-- begin RECORDS SHOWN --
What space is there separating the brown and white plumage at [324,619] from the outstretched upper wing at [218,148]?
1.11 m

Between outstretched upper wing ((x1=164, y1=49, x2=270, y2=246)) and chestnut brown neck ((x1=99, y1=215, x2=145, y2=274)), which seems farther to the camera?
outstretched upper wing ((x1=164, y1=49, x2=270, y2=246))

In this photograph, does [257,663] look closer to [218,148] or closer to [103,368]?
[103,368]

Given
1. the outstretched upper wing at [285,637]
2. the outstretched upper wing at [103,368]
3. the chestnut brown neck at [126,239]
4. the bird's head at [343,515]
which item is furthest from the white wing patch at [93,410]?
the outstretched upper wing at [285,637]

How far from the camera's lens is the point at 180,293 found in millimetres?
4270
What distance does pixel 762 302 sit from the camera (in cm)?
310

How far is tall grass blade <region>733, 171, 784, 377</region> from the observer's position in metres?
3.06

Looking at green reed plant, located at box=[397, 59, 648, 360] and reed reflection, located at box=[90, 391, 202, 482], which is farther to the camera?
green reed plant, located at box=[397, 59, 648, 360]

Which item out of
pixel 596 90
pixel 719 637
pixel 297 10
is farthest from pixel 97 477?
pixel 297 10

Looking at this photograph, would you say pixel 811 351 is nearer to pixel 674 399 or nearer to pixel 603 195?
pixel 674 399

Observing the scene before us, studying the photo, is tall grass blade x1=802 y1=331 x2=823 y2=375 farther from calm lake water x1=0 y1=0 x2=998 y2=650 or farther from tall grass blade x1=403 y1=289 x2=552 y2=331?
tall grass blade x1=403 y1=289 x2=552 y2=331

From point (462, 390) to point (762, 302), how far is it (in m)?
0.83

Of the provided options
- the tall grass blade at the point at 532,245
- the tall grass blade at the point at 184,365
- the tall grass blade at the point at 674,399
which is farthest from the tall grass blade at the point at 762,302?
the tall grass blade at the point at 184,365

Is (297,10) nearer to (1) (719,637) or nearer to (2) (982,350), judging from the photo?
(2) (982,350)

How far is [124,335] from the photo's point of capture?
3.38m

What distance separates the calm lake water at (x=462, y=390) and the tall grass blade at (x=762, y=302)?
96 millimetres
-- end RECORDS SHOWN --
### [WHAT IS REQUIRED]
Pick out each line in the rows above that contains the word "photograph", and copy those lines. Case counts.

### [IN RESPONSE]
In this photograph, does [257,663] look closer to [218,148] or closer to [103,368]?
Looking at this photograph, would you say pixel 811 351 is nearer to pixel 674 399 or nearer to pixel 603 195?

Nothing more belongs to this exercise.